这是在Google Colab CPU环境上运行的.

This was run on Google Colab CPU enviroment.

数据库本身并不会引起内存泄漏,因为我可以重新启动环境,并且以前插入的数据仍然存在,并且连接到该数据库不会导致内存增加.问题似乎是在某些情况下,通过循环to_sql或指定了chucksize的一个to_sql重复插入.

The database itself isn't causing the memory leak, because I can restart my enviroment, and the previously inserted data is still there, and connecting to that database doesn't cause an increase in memory. The issue seems to be under certain conditions repeated insertions via looping to_sql or one to_sql with chucksize specified.

有没有一种方法可以运行此代码而不会导致内存使用量的最终增加?

Is there a way that this code could be run without causing an eventual increase in memory usage?

要完全重现该错误,请运行此笔记本

To fully reproduce the error, run this notebook

https://drive.google.com/open?id=1ZijvI1jU66xOHkcmERO4wMwe-9HpT5OS

笔记本需要您将此文件夹导入到Google云端硬盘的主目录中

The notebook requires you to import this folder into the main directory of your Google Drive

https://drive.google.com/open?id=1m6JfoIEIcX74CFSIQArZmSd0A8d0IRG8

笔记本还将安装您的Google驱动器,您需要授予其访问Google驱动器的权限.由于数据托管在我的Google驱动器上,因此导入数据不会占用您分配的任何数据.

The notebook will also mount your Google drive, you need to give it authorization to access your Google drive. Since the data is hosted on my Google drive, importing the data should not take up any of your allocated data.

推荐答案

Google Colab实例从大约12.72GB的可用RAM开始. 创建DataFrame theBigList后,已使用约9.99GB的RAM. 这已经是一种相当不舒服的情况,因为对于 熊猫操作需要与其所操作的DataFrame一样多的额外空间. 因此,我们应该努力避免使用尽可能多的RAM,幸运的是,有一种简单的方法可以做到这一点:只需加载每个.npy文件并将其数据一次存储在sqlite数据库中一次,而无需创建theBigList (请参见下文).

The Google Colab instance starts with about 12.72GB of RAM available. After creating the DataFrame, theBigList, about 9.99GB of RAM have been used. Already this is a rather uncomfortable situation to be in, since it is not unusual for Pandas operations to require as much additional space as the DataFrame it is operating on.

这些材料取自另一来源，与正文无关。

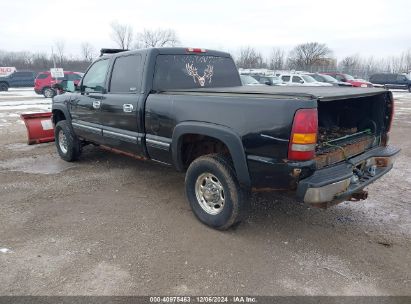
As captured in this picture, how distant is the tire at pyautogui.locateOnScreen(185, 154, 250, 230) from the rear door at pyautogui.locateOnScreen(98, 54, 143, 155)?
1.00 metres

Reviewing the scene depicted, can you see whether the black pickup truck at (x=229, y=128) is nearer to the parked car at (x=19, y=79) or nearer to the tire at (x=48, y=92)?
the tire at (x=48, y=92)

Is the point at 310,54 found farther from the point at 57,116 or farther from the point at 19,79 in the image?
the point at 57,116

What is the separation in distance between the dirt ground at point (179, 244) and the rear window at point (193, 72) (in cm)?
150

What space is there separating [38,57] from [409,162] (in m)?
68.8

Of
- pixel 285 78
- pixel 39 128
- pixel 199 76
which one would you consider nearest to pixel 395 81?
pixel 285 78

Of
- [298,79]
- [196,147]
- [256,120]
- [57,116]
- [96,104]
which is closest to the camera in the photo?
[256,120]

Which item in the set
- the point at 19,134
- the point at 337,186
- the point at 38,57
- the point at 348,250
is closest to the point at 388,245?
the point at 348,250

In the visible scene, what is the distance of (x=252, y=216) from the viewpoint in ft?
13.5

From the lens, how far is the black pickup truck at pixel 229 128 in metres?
2.93

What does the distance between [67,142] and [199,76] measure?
2.89 metres

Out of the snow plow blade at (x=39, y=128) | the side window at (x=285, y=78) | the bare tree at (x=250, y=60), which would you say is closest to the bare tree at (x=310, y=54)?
the bare tree at (x=250, y=60)

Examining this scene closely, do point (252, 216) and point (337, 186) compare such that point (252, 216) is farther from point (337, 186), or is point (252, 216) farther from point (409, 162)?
point (409, 162)

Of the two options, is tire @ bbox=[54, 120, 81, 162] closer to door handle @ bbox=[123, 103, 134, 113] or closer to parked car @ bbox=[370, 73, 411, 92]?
door handle @ bbox=[123, 103, 134, 113]

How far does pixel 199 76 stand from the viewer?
15.7 feet
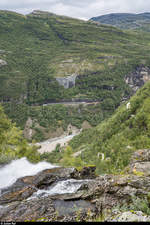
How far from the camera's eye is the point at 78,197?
684 inches

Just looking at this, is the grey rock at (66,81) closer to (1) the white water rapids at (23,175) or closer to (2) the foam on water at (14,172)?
(1) the white water rapids at (23,175)

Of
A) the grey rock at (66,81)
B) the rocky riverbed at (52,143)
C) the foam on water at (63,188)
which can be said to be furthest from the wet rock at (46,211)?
the grey rock at (66,81)

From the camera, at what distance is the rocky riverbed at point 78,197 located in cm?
1234

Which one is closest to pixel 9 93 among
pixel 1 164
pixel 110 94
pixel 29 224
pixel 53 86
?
pixel 53 86

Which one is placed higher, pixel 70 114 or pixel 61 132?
pixel 70 114

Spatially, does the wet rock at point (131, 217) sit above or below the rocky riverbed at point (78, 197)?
above

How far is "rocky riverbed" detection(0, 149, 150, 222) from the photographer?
1234cm

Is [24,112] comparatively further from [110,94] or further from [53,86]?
[110,94]

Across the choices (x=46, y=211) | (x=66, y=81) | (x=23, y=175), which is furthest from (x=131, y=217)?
(x=66, y=81)

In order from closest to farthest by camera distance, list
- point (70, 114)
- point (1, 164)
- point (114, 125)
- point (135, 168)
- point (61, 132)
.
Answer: point (135, 168), point (1, 164), point (114, 125), point (61, 132), point (70, 114)

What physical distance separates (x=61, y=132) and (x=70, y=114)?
958 inches

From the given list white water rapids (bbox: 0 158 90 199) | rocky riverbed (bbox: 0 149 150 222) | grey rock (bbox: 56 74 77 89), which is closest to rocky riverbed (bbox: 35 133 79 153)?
grey rock (bbox: 56 74 77 89)

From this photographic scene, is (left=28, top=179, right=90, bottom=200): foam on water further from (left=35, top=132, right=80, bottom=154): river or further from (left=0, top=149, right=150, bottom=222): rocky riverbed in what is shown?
(left=35, top=132, right=80, bottom=154): river

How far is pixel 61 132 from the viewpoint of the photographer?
144 meters
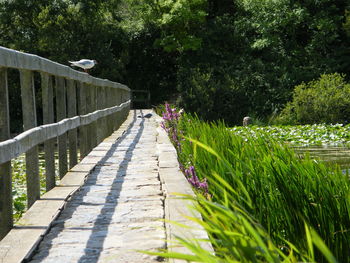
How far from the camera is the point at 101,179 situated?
5820mm

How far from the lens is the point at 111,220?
158 inches

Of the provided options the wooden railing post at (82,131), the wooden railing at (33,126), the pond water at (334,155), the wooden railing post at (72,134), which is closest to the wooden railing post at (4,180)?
the wooden railing at (33,126)

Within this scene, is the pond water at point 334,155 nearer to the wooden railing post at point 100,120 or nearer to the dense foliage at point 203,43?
the wooden railing post at point 100,120

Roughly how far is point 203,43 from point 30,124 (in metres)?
25.8

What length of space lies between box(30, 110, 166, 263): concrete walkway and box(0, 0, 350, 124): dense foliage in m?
17.3

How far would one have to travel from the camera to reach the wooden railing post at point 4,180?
3.74 metres

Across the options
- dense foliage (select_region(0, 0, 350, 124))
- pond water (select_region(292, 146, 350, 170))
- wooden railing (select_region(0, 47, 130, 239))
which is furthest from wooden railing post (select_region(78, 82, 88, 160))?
dense foliage (select_region(0, 0, 350, 124))

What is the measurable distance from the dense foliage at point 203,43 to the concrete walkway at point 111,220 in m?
17.3

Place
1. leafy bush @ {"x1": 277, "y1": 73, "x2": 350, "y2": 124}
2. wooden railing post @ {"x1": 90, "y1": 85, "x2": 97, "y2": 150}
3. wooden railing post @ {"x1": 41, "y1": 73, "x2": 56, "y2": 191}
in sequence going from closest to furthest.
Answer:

So we should strive to avoid using even this much RAM if possible, and fortunately there is an easy way to do this: simply load each .npy file and store its data in the sqlite database one at a time without ever creating theBigList (see below).

但是,如果我们使用您发布的代码,则可以看到RAM使用率缓慢增加 因为theBigList的大块迭代地存储在数据库中.

However, if we use the code you posted, we can see that the RAM usage slowly increases as chunks of theBigList is stored in the database iteratively.

theBigList DataFrame将字符串存储在NumPy数组中.但是在过程中 将字符串传输到sqlite数据库的过程中,NumPy字符串是 转换成Python字符串.这会占用更多内存.

theBigList DataFrame stores the strings in a NumPy array. But in the process of transferring the strings to the sqlite database, the NumPy strings are converted into Python strings. This takes additional memory.

此Theano辅导课讨论了Python内部内存管理,

Per this Theano tutoral which discusses Python internal memory management,

为了加快内存分配(和重用)的速度,Python使用了许多列表 小物件.每个列表将包含大小相似的对象: 列出对象的大小,范围为1到8个字节,一个为9到16个字节,以此类推. 需要创建,或者我们重复使用列表中的空闲块,或者分配一个 新的.

To speed-up memory allocation (and reuse) Python uses a number of lists for small objects. Each list will contain objects of similar size: there will be a list for objects 1 to 8 bytes in size, one for 9 to 16, etc. When a small object needs to be created, either we reuse a free block in the list, or we allocate a new one.

...重要的是这些列表永远不会缩小.

... The important point is that those lists never shrink.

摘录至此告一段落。